Events already underway
Though the opening ceremony marks the official start of the competition, events have jumped the cauldron lighting by 48 hours, with hockey, curling, figure skating, and snowboarding already underway. And with the kickoff team event in figure skating on Friday, in which 10 countries will compete against one another with teams made up of one single woman skater, one single male skater, one pair team, and one ice dancing pair, the classic Olympic layers of camaraderie and competition were on display. In many individual sports, including figure skating, athletes compete for themselves.
And while the ceremony was beautiful, as jaw-dropping use of fire and Italian silk can be, so was the opening women’s ice hockey game on Thursday between the two lowest-ranked countries: France, which was making its Olympic hockey debut, and Italy, which played in the spot reserved for the host country. Diehard hockey fans might not have tuned in for this preliminary round game, but there was still glory and joy. When the Italian goalie threw out her leg to block an incoming puck like the striking claw of a crab, the stadium roared. Young families wore stripes of green, white, and red face paint and cheered on cue for every shot on goal – even if not everyone in the crowd fully understood the rules.
Mattia Ferraro says that, before Thursday, the only time his young daughters, Viola and Rosa, had seen hockey was in the animated movie “Inside Out.” But the Milan-based family wanted to cheer on their country at an Olympic event, and this preliminary-round game between the two lowest-ranked women’s teams was the most affordable. “I know it’s just the U.S. and Canada mostly for women’s hockey,” says Mr. Ferraro, waiting in line for the merchandise store with his wife and daughters. “But this is a good chance to see something different.”
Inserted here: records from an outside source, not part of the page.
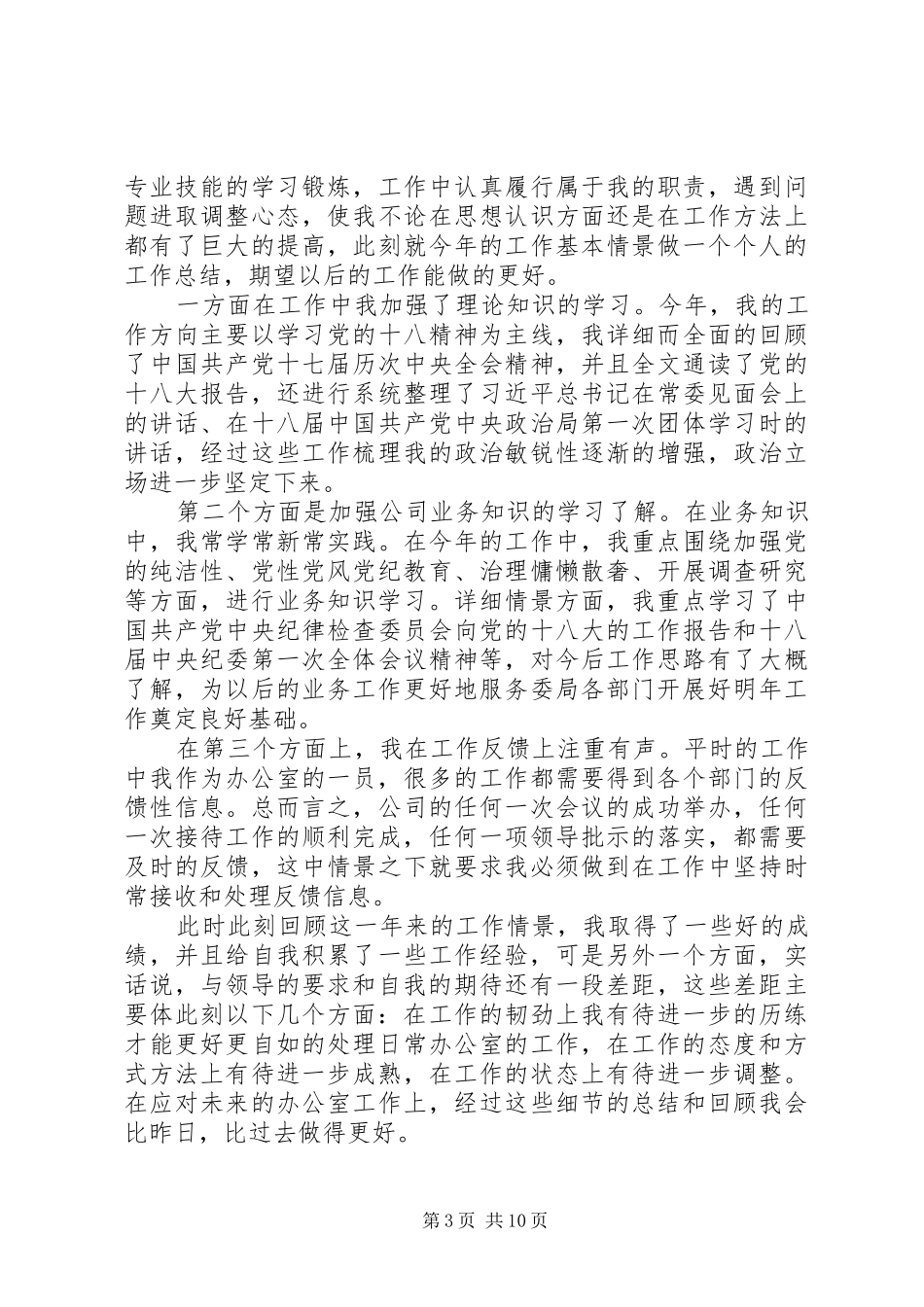 XX年个人年终工作总结范文_第3页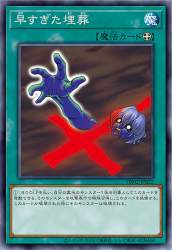 58662 B
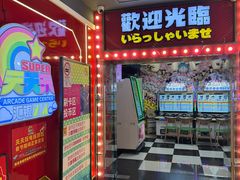 -天天玩X秋葉原日系动漫游戏中心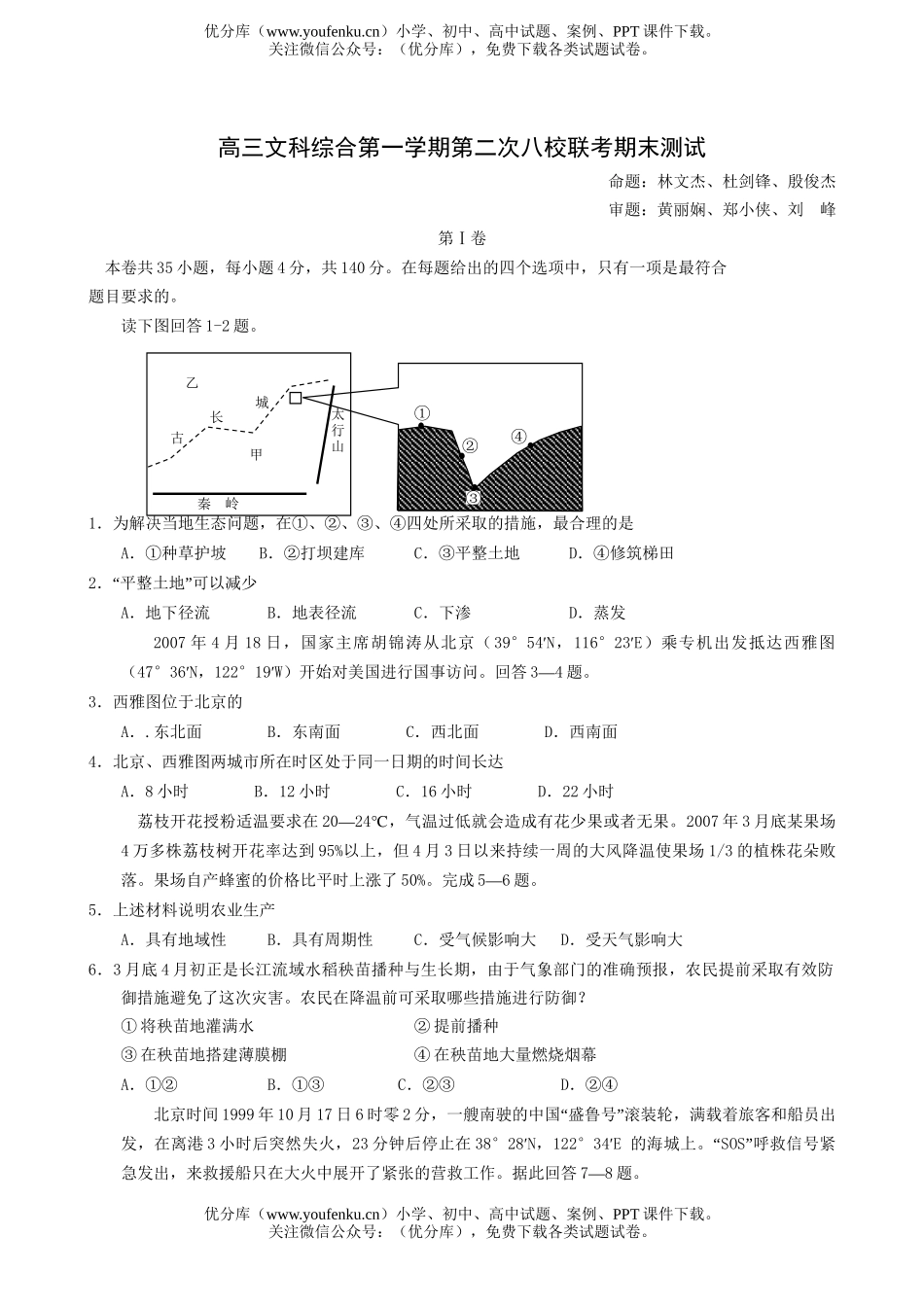 文科综合文科综合第一学期第二次八校联考期末测试卷_第1页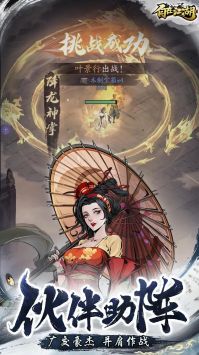自在江湖官方版(3)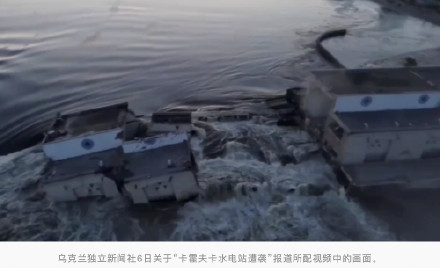 俄媒:泽连斯基决定就卡霍夫卡水电站大坝遭破坏召开紧急会议 俄媒:泽连斯基决定就卡霍夫卡水电站大坝遭破坏召开紧急会议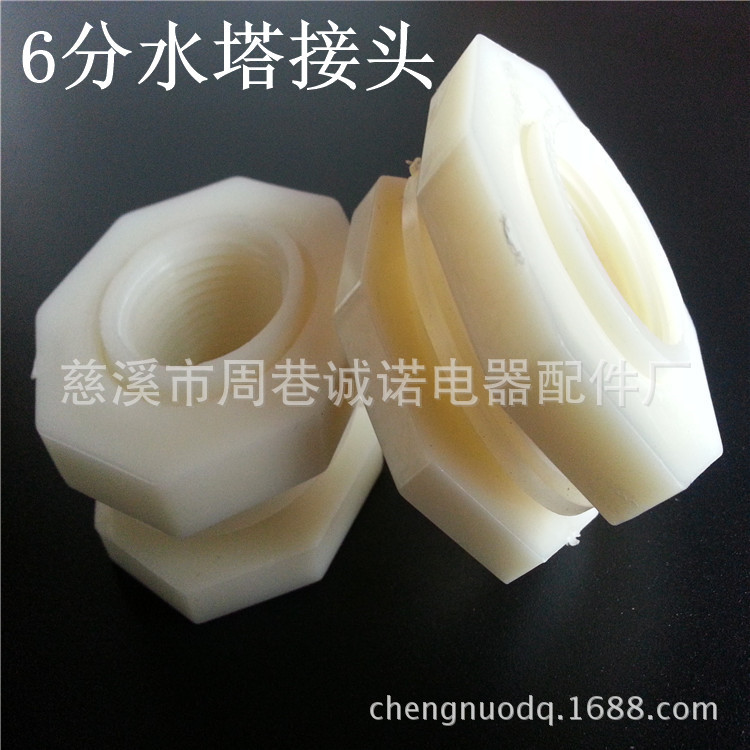 Соединитель для водонапорной башни, соединитель для водяного бака, 6 точек, интерфейс водяного бака из ПЭ, фитинги для труб аквариума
That day, Italy had its first-ever victory in Olympic ice hockey, beating France 4-1 – more goals than the national team scored during the entire Turin 2006 Olympic Games, the last time Italy had a women’s team compete, when they lost all five games they played in by a total score of 48-3.
Italian players remarked to the media how they had never before played a game in front of such a big crowd. “Knowing we have a country behind us cheering us on is beyond special,” said Italian player Kristin Della Rovere. “I don’t have the words to describe that, but we feel and hear every single one of them, so it’s special.”
One wonders, then, what the Jamaican athlete walking down the snowy path alone during the opening ceremony in Livigno might have felt if he could have heard the cheers that erupted in San Siro when his image filled the large screens above the levitating golden rings.